Installation of SoftEther

[e-wu]

Install SoftEther

1. Install SoftEther on Windows VM
2. Configure with user based authentication
3. Create self signed key for VPN server
4. Associate key to VPN server
5. Associate IP to domain [retracted] (Personal Domain Name)
6. Turn on L2TP over IPSEC with preshare password.
7. Turn on split tunnel.

[e-wu]

Done. However, normal split tunnel routes traffic through the default gateway which would be internet first. The VPN gateway would have static route all CIDRs that must go through VPN. This results in a very large and unmaintainable list.

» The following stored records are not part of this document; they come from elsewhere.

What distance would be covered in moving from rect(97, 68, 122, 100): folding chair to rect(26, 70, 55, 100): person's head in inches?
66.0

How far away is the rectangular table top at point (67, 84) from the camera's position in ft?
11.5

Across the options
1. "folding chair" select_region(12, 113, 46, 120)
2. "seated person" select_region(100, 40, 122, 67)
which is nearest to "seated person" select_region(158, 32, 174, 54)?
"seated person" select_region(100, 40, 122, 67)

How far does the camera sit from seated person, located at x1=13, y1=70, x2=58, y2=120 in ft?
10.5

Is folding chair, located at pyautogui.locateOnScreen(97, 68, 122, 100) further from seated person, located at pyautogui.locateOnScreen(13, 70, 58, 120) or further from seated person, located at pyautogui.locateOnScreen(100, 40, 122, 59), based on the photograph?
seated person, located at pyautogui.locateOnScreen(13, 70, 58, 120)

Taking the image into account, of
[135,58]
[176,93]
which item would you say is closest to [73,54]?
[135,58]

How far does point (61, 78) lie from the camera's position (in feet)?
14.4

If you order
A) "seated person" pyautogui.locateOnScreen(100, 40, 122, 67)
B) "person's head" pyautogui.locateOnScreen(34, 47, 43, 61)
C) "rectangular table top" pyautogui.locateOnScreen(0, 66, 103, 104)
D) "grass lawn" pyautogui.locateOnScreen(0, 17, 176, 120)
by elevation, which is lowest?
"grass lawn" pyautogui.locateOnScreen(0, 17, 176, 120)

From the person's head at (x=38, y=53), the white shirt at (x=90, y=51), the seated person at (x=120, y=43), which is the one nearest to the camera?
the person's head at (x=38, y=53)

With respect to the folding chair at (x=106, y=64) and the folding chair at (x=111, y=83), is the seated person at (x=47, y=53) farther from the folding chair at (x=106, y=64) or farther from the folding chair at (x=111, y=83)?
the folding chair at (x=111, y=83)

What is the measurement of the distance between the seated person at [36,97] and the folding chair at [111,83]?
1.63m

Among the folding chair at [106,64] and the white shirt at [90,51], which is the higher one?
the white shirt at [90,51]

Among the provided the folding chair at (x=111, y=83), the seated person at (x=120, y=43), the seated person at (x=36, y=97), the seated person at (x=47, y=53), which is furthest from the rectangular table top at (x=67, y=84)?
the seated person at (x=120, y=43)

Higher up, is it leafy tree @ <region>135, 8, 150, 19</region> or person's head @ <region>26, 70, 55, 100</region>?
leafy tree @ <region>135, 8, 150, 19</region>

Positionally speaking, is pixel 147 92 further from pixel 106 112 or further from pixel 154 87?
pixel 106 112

To do youtube, it's 49 entries.

[e-wu]

What we wanted was inverse split tunnel which appears to not be supported by SoftEther. Unsure if Fortinet supports it as can't access the product. Cisco may.

[e-wu]

Change approach again (fail fast). Leverage the server as VPN and turn off split tunnel. Let's try client based routing as it has the ability to look at domain names instead. For example, youtube has many IPs due to what region of the world your in. So, f we can whitelist domains, it'll be easier.

The feature we'll use is Microsoft Always On VPN. It allows:

• Split tunnel based off domain and process ID which will allow us to sandbox apps. Some apps can use VPN, others won't.

[e-wu]

Flipping the product to OpenSwan as need IKEv2 support.